La vicenda Trump-Musk va analizzata fuori dalle stolte tifoserie. Guardiamo i fatti.
Elon Musk era stato coinvolto nel DOGE (Department of Government Efficiency) durante il primo periodo della nuova amministrazione Trump, contribuendo a progetti di contenimento della spesa pubblica. Successivamente è stato allontanato. Oggi contesta apertamente la direzione presa con il nuovo maxi-piano economico. E perché la contesta?
Musk ha definito il disegno di legge una “abomination disgustosa” e un “pork-filled spending bill”, sostenendo che comporterà un aumento del debito pubblico fino a un livello record di 5 trilioni di dollari. Purtroppo, ha ragione. Numerosi osservatori – incluso il Congressional Budget Office – avvertono che si tratta di una manovra insostenibile, in un contesto in cui il deficit annuale degli Stati Uniti ha già superato il 6% del Pil e il rating creditizio del Paese è stato ridotto.

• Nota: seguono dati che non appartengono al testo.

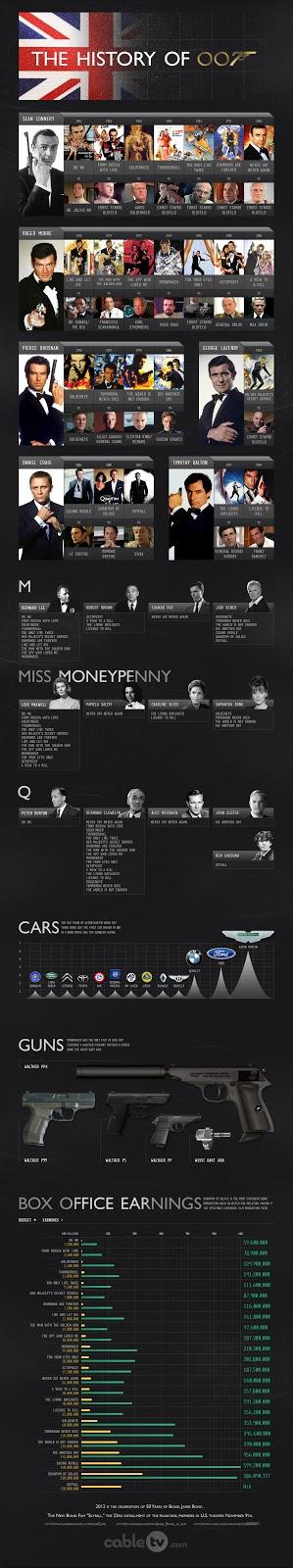 Kronologi James Bond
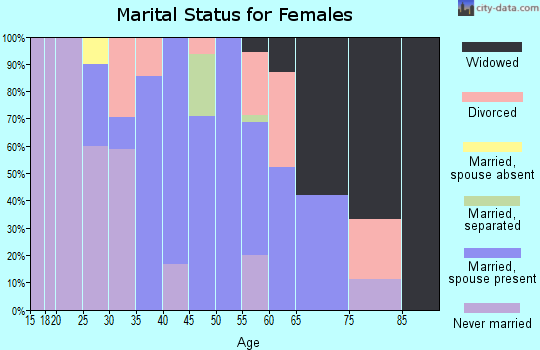 Zip code 21542 marital status for females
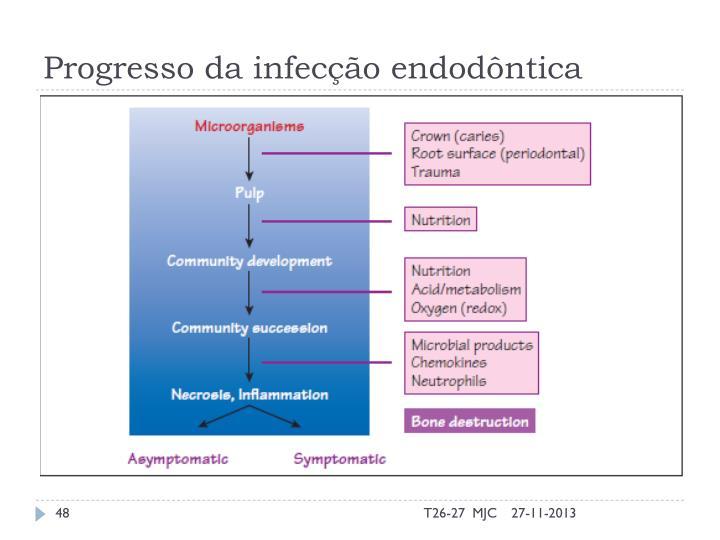 Progresso da infecção endodôntica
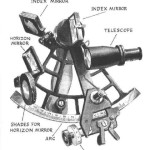 Celestial Navigation – Do you use a GPS or a Sextant?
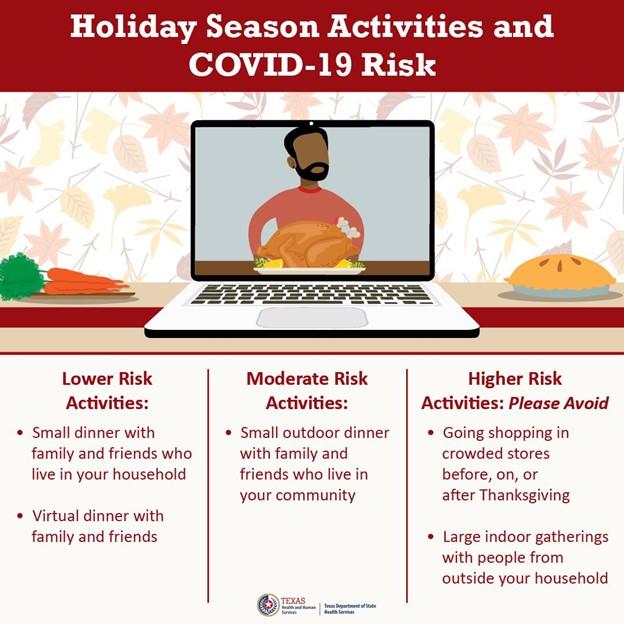 Holiday Season Activities and COVID-19 Risk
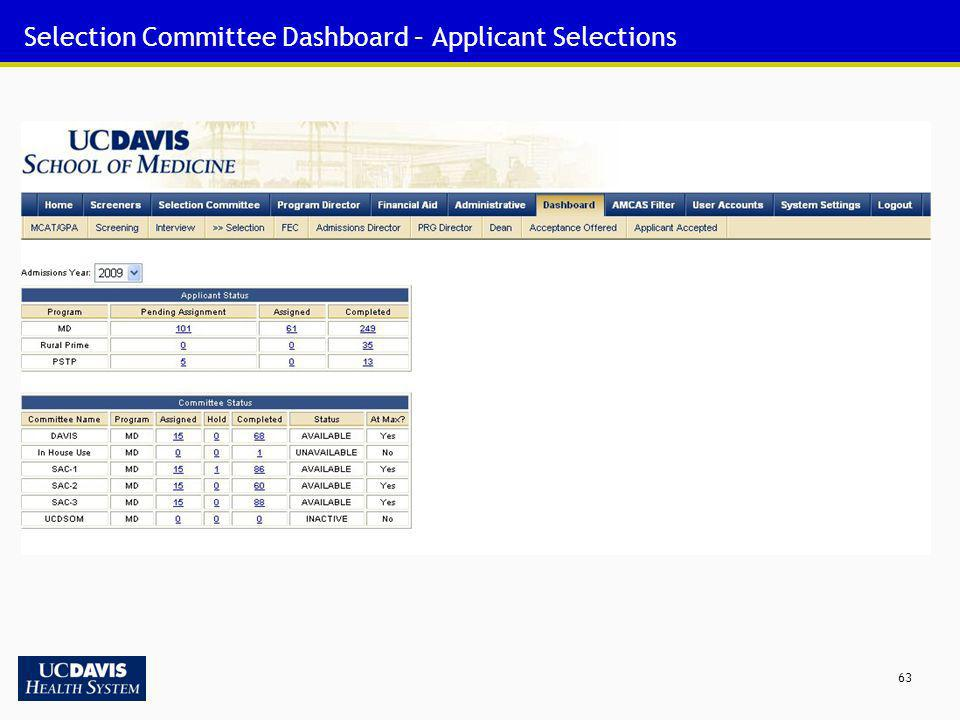 63 Selection Committee Dashboard – Applicant Selections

Il pacchetto Trump da 3,3 trilioni di dollari rappresenta un aumento significativo del debito, in assenza di una crisi economica. Non era certo questo ciò che ci si attendeva da un’amministrazione che si era presentata come fautrice di riduzione fiscale e diminuzione dell’ingerenza statale.
Se Musk dovesse davvero decidere di fondare un partito che abbia come priorità il taglio della spesa pubblica, le liberalizzazioni, il primato della concorrenza e la riduzione del perimetro dello Stato, non potremmo che accogliere l’iniziativa con entusiasmo. Sarebbe un segnale atteso da troppo tempo per chi vuole che il virus liberista inverta la rotta dei governi, ovunque.
C’è chi sostiene – incluso lo stesso Trump – che l’opposizione di Musk sia motivata da interessi personali, in particolare dalla prospettiva di una riduzione delle sovvenzioni pubbliche per le sue attività, da Tesla a SpaceX. È un’accusa comoda, ma non regge alla prova dei fatti. Musk ha sostenuto Trump anche quando l’ex presidente attaccava frontalmente l’agenda green, parlando di “truffa climatica” e promettendo il rilancio dei combustibili fossili. Chi lo accusa oggi dimentica che Musk ha sempre criticato i sussidi distorsivi e ha più volte affermato che le sue aziende devono reggersi sulla competitività, non sull’assistenzialismo.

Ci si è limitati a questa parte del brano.